I also have to write another precedence function!!!
- I defered this to later because I really don't want to...
Everything in ShuLang before was an Integer, but in order to implement conditionals we need to implement a type checker. I'll just do the standard bidirectional "do I synthesize or check a type :O"
I changed how variables get uniquified in this pass. Basically instead of reuniquifying already uniquified variables in order to get unique variabels, I just use the already uniquified name.
In the Racket programming langauge, the expression (and lhs rhs)
if just a macro for (if lhs rhs #f)
And similarly (or lhs rhs)
becomes (if lhs #t rhs)
. This is useful because it allows for short circuiting, where we only evaluate the right hand side when we need to. The side effect of this change is we're introducing a new jump instruction, and as we know jump instructions are slow.
If the rhs
is an atomic value (variable reference, true, or false) then short circuiting because useless, as the rhs
is already evalutated as ShuLang is call-by value. Hence instead of inserting a new block, we'll leave it as is and use the SIR cmp
instructions.
We have to make sure that the condition of the if is not complex.
The first pass that's different in a meaningful way.

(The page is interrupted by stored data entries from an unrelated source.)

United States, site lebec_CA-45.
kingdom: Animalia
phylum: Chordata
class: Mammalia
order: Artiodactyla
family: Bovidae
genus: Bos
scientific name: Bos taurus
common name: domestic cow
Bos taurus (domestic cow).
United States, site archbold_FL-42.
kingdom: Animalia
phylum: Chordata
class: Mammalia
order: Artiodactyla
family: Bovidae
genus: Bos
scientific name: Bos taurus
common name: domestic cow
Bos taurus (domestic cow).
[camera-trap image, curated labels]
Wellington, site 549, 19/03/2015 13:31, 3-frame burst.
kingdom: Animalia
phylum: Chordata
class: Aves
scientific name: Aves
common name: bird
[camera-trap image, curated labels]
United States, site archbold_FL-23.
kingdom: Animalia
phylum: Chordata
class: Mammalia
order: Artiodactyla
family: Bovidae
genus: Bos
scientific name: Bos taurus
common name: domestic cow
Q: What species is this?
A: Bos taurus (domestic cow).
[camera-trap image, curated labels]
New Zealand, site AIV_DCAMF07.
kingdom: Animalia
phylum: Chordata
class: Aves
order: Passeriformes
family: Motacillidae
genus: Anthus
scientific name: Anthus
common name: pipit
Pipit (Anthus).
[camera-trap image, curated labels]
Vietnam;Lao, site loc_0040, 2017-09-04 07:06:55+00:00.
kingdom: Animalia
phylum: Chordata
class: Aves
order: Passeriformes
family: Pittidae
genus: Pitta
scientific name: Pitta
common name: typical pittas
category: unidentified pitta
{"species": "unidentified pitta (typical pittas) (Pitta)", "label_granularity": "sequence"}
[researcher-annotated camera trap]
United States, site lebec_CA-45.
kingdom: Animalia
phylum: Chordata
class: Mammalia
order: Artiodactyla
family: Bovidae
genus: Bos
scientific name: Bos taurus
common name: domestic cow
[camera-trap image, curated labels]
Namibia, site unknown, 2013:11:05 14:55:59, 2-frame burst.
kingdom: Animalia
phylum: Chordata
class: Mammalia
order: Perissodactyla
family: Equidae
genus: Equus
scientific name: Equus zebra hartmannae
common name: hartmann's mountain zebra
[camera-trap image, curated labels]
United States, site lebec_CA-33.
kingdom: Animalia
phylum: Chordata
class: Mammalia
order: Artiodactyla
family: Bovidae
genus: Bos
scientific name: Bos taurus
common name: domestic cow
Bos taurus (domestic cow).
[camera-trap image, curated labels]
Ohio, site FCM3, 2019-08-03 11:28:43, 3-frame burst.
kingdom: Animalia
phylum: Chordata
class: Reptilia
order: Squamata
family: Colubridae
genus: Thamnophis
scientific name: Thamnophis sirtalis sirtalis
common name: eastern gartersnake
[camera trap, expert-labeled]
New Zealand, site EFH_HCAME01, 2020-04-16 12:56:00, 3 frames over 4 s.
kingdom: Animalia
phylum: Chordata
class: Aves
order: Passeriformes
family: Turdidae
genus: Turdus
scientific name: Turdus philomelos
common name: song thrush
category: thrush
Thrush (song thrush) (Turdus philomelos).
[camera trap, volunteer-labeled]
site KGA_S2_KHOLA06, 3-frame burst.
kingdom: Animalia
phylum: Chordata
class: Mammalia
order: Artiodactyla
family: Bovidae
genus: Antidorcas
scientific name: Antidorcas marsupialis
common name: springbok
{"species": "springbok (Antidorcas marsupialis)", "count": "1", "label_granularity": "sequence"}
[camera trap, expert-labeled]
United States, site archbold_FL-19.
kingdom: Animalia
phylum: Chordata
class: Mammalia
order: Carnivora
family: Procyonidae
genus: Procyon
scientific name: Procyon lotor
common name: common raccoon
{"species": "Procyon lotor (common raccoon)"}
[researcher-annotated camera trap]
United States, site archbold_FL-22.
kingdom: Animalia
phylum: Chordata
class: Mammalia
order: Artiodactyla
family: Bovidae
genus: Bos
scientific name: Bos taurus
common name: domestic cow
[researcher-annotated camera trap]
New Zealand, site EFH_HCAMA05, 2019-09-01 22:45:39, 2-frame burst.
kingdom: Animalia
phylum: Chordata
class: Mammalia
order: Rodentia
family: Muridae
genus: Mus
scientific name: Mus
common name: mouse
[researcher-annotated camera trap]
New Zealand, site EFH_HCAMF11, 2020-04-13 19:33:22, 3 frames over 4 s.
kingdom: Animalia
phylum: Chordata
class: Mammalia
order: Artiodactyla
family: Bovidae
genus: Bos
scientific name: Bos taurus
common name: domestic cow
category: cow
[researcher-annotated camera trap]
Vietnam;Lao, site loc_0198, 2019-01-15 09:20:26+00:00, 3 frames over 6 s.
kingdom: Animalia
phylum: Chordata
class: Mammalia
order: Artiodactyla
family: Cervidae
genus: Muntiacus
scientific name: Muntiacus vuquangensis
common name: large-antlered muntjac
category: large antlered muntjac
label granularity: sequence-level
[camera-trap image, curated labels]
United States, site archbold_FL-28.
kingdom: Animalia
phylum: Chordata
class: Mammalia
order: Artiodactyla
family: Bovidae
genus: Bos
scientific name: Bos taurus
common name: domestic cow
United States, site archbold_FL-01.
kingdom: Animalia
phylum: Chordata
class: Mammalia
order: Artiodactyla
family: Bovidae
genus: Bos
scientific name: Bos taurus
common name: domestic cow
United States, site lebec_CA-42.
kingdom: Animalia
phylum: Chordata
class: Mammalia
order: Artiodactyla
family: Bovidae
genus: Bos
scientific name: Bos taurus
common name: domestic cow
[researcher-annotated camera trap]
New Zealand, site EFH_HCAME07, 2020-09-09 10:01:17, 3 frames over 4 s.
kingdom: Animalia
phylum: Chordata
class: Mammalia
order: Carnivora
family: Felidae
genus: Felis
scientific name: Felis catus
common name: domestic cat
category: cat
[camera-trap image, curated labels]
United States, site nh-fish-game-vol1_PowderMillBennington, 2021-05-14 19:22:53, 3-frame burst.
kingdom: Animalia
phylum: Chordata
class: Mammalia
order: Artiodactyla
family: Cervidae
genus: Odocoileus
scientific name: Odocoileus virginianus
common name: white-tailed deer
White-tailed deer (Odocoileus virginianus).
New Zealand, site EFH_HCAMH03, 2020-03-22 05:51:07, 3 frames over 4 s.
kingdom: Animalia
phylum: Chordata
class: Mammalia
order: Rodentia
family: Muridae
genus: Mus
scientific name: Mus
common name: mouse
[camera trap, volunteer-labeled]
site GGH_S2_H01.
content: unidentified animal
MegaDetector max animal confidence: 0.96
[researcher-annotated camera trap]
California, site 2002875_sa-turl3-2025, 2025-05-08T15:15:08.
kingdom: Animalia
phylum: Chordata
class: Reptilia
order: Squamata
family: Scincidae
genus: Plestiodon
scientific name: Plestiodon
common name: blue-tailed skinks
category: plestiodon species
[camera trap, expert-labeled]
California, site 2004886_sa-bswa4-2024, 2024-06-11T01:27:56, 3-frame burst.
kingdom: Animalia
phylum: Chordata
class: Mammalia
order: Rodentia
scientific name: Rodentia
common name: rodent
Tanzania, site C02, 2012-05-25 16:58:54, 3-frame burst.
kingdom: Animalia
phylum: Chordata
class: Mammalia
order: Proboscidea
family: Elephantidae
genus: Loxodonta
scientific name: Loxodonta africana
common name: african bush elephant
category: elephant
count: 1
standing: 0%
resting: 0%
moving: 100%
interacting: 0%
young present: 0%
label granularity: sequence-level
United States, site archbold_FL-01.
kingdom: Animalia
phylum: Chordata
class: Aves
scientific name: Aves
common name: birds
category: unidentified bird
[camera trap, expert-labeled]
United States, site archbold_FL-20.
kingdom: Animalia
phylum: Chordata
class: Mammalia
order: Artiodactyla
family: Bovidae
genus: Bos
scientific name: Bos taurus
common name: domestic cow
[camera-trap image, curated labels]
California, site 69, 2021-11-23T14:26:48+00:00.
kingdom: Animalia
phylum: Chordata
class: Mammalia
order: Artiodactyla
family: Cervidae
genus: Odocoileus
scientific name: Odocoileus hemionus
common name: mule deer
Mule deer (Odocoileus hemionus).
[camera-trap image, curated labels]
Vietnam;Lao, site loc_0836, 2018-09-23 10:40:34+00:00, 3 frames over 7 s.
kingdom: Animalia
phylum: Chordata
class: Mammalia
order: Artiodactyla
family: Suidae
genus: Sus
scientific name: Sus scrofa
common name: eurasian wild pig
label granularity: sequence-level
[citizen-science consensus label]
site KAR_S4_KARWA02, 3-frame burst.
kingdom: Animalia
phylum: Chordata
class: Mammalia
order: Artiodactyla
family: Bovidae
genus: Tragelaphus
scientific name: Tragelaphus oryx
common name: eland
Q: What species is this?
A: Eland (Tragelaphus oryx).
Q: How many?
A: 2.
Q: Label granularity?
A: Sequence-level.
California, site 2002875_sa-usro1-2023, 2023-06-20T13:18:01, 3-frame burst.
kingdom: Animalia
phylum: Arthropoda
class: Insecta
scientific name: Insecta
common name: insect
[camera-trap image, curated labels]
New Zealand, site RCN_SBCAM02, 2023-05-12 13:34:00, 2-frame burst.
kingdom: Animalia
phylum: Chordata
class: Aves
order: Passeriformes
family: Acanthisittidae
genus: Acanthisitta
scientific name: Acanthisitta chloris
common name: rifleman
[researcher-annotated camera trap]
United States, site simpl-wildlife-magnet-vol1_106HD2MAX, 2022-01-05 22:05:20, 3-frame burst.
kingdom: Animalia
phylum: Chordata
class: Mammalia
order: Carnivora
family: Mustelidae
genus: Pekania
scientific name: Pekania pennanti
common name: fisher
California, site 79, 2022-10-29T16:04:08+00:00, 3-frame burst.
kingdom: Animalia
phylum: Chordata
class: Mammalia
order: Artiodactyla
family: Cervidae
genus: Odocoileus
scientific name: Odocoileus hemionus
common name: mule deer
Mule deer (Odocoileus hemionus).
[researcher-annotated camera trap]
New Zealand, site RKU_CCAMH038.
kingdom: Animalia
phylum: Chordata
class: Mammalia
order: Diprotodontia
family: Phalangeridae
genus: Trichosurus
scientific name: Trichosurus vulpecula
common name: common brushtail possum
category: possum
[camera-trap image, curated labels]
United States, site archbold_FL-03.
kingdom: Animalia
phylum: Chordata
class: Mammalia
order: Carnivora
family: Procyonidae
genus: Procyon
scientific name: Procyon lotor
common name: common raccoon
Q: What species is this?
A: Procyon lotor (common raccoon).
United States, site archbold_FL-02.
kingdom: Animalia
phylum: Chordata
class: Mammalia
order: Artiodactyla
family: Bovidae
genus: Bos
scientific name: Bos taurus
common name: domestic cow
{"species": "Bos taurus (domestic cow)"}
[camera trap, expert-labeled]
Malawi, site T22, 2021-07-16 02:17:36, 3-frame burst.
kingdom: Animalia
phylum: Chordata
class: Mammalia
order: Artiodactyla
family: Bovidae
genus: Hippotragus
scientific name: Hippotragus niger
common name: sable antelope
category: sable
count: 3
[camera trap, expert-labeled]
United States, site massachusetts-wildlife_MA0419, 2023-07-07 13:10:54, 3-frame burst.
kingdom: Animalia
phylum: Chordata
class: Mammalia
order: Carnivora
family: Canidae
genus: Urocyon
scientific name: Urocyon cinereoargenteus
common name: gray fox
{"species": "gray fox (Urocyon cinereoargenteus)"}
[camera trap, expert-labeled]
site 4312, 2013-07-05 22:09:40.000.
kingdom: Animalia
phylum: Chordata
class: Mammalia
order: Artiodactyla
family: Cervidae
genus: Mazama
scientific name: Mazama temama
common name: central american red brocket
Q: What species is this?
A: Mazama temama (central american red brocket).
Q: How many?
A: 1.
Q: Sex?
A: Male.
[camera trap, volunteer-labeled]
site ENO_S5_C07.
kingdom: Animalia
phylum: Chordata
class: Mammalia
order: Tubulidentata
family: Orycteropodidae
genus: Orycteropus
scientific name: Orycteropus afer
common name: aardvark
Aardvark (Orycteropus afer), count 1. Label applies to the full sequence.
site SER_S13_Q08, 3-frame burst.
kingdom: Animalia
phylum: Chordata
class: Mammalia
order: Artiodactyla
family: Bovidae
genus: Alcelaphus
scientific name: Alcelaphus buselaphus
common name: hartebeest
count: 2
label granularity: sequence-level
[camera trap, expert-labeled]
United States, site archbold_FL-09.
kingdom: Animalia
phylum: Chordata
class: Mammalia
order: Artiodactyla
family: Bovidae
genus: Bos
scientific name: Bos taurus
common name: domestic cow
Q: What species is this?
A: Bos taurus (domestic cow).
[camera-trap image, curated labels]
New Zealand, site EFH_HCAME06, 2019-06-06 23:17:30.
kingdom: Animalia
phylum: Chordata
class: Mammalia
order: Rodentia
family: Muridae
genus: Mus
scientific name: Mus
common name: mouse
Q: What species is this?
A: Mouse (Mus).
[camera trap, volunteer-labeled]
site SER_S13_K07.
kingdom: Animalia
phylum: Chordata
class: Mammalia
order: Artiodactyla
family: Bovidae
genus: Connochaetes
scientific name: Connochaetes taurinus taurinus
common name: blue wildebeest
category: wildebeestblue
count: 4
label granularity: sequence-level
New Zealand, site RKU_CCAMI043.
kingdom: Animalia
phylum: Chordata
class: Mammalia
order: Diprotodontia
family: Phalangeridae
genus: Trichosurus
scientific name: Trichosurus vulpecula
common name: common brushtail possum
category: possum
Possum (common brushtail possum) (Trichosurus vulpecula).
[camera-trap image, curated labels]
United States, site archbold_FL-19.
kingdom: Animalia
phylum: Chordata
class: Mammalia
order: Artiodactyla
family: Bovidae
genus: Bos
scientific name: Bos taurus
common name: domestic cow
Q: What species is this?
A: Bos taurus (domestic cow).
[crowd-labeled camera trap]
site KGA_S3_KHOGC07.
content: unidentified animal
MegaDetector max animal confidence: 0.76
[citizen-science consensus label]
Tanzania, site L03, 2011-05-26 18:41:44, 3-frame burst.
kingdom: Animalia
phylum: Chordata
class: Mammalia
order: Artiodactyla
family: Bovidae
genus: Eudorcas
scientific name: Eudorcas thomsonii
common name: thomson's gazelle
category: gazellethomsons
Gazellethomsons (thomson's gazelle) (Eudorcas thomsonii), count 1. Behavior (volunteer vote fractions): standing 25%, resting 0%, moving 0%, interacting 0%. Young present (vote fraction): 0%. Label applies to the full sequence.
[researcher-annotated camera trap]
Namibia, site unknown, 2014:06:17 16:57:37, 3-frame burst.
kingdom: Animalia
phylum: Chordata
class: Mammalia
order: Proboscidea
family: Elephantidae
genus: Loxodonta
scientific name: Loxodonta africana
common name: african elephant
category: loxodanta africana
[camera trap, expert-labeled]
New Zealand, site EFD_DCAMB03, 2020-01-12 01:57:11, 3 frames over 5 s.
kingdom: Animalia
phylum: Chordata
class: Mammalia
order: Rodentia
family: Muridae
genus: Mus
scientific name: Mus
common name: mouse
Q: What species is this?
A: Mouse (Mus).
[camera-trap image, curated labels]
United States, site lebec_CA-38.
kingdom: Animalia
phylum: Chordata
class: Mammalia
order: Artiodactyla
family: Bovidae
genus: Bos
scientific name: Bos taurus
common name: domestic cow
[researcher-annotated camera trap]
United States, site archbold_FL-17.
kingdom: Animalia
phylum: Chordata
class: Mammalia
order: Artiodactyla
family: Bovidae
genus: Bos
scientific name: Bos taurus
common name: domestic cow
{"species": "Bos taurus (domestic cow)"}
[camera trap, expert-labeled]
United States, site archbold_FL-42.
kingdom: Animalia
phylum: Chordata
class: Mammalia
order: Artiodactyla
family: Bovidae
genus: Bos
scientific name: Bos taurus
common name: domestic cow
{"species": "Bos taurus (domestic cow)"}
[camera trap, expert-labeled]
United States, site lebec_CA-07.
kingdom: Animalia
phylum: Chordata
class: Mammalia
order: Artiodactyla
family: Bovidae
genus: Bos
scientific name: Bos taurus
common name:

When I encounter an if statement I must create a block for the condition portion of the if statement, the "then" portion, another for an "else" portion if it exists, and also a block for the continuation if it exists. The newly created blocks should then jump to the continuation or an "exit" block, which means I have to create an exit block
Basically I have to levarage IR builder correctly :D
This is where I'll be creating the exit block as well as figuring out how to compile booleans and jumps.